[Start of Attachment]

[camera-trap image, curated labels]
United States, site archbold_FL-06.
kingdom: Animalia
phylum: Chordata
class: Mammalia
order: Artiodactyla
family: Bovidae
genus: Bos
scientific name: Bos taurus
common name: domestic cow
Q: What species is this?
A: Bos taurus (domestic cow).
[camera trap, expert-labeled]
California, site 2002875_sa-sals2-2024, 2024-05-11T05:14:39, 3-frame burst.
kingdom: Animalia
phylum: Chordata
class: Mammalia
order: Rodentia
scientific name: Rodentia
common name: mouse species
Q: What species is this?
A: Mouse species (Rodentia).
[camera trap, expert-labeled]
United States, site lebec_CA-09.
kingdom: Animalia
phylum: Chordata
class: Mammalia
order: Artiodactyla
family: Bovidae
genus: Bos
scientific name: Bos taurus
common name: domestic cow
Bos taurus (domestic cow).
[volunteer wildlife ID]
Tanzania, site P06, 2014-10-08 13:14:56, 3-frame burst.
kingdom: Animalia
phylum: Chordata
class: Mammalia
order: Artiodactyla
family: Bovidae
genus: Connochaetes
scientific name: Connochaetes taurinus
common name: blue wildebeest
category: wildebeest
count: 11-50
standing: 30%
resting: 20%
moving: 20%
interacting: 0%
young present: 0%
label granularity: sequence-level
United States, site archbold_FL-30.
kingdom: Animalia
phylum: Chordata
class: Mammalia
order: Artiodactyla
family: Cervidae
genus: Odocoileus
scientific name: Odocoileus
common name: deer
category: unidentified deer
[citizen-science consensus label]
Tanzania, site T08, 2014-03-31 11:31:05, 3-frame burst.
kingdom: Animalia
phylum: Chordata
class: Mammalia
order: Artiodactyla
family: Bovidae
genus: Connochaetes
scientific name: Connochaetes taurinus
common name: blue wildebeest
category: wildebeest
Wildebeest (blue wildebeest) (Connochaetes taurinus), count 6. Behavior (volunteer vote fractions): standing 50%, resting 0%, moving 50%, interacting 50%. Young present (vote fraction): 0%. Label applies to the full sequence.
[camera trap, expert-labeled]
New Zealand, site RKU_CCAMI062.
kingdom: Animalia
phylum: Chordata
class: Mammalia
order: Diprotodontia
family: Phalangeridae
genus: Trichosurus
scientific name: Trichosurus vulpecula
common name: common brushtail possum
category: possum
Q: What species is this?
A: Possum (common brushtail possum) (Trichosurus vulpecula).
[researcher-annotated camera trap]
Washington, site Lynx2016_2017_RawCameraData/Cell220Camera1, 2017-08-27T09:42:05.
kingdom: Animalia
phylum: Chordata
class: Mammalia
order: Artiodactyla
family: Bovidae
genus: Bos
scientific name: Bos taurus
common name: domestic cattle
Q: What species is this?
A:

[End of Attachment]

→ WORK ITEM: Write the records out again. Keep every line exactly as it is.

→ FINISHED TASK:
[camera-trap image, curated labels]
United States, site archbold_FL-06.
kingdom: Animalia
phylum: Chordata
class: Mammalia
order: Artiodactyla
family: Bovidae
genus: Bos
scientific name: Bos taurus
common name: domestic cow
Q: What species is this?
A: Bos taurus (domestic cow).
[camera trap, expert-labeled]
California, site 2002875_sa-sals2-2024, 2024-05-11T05:14:39, 3-frame burst.
kingdom: Animalia
phylum: Chordata
class: Mammalia
order: Rodentia
scientific name: Rodentia
common name: mouse species
Q: What species is this?
A: Mouse species (Rodentia).
[camera trap, expert-labeled]
United States, site lebec_CA-09.
kingdom: Animalia
phylum: Chordata
class: Mammalia
order: Artiodactyla
family: Bovidae
genus: Bos
scientific name: Bos taurus
common name: domestic cow
Bos taurus (domestic cow).
[volunteer wildlife ID]
Tanzania, site P06, 2014-10-08 13:14:56, 3-frame burst.
kingdom: Animalia
phylum: Chordata
class: Mammalia
order: Artiodactyla
family: Bovidae
genus: Connochaetes
scientific name: Connochaetes taurinus
common name: blue wildebeest
category: wildebeest
count: 11-50
standing: 30%
resting: 20%
moving: 20%
interacting: 0%
young present: 0%
label granularity: sequence-level
United States, site archbold_FL-30.
kingdom: Animalia
phylum: Chordata
class: Mammalia
order: Artiodactyla
family: Cervidae
genus: Odocoileus
scientific name: Odocoileus
common name: deer
category: unidentified deer
[citizen-science consensus label]
Tanzania, site T08, 2014-03-31 11:31:05, 3-frame burst.
kingdom: Animalia
phylum: Chordata
class: Mammalia
order: Artiodactyla
family: Bovidae
genus: Connochaetes
scientific name: Connochaetes taurinus
common name: blue wildebeest
category: wildebeest
Wildebeest (blue wildebeest) (Connochaetes taurinus), count 6. Behavior (volunteer vote fractions): standing 50%, resting 0%, moving 50%, interacting 50%. Young present (vote fraction): 0%. Label applies to the full sequence.
[camera trap, expert-labeled]
New Zealand, site RKU_CCAMI062.
kingdom: Animalia
phylum: Chordata
class: Mammalia
order: Diprotodontia
family: Phalangeridae
genus: Trichosurus
scientific name: Trichosurus vulpecula
common name: common brushtail possum
category: possum
Q: What species is this?
A: Possum (common brushtail possum) (Trichosurus vulpecula).
[researcher-annotated camera trap]
Washington, site Lynx2016_2017_RawCameraData/Cell220Camera1, 2017-08-27T09:42:05.
kingdom: Animalia
phylum: Chordata
class: Mammalia
order: Artiodactyla
family: Bovidae
genus: Bos
scientific name: Bos taurus
common name: domestic cattle
Q: What species is this?
A:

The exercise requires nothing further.